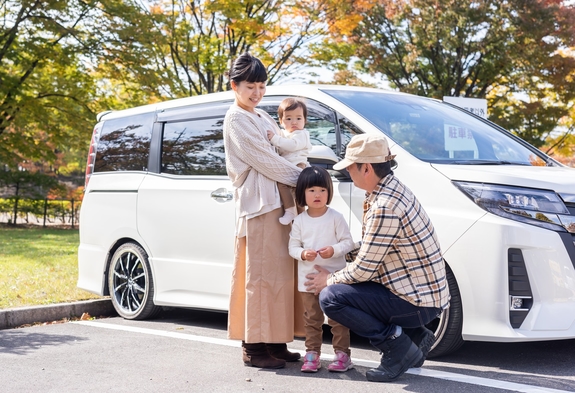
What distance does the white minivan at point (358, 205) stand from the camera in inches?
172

==

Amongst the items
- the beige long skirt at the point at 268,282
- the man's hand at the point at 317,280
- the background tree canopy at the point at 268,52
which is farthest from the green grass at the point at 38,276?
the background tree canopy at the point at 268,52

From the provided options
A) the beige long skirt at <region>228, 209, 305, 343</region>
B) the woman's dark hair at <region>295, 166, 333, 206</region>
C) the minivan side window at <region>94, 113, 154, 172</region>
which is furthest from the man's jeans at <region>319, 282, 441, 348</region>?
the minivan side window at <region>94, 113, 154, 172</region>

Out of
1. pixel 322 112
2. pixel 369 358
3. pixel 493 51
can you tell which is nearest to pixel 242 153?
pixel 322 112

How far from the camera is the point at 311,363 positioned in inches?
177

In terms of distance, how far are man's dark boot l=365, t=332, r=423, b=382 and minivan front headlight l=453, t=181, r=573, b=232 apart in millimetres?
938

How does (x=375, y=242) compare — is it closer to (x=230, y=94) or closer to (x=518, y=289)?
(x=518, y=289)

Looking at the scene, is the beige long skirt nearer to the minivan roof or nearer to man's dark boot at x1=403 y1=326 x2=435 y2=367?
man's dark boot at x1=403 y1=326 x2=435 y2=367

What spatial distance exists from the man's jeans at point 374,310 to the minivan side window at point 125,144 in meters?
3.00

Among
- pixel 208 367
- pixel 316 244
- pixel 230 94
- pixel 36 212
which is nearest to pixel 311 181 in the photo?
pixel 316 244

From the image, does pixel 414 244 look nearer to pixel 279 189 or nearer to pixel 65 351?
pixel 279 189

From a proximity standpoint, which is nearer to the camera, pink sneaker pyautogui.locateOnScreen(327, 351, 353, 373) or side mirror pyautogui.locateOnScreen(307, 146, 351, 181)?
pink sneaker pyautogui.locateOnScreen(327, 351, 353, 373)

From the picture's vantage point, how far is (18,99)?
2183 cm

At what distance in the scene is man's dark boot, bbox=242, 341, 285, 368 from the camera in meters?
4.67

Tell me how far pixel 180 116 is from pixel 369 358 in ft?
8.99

## Task description
Collect every line of the records above that contains the string "locateOnScreen". Treat the match as case-sensitive.

## Written solution
From a proximity standpoint, which is nearer to the camera, pink sneaker pyautogui.locateOnScreen(327, 351, 353, 373) or side mirror pyautogui.locateOnScreen(307, 146, 351, 181)?
pink sneaker pyautogui.locateOnScreen(327, 351, 353, 373)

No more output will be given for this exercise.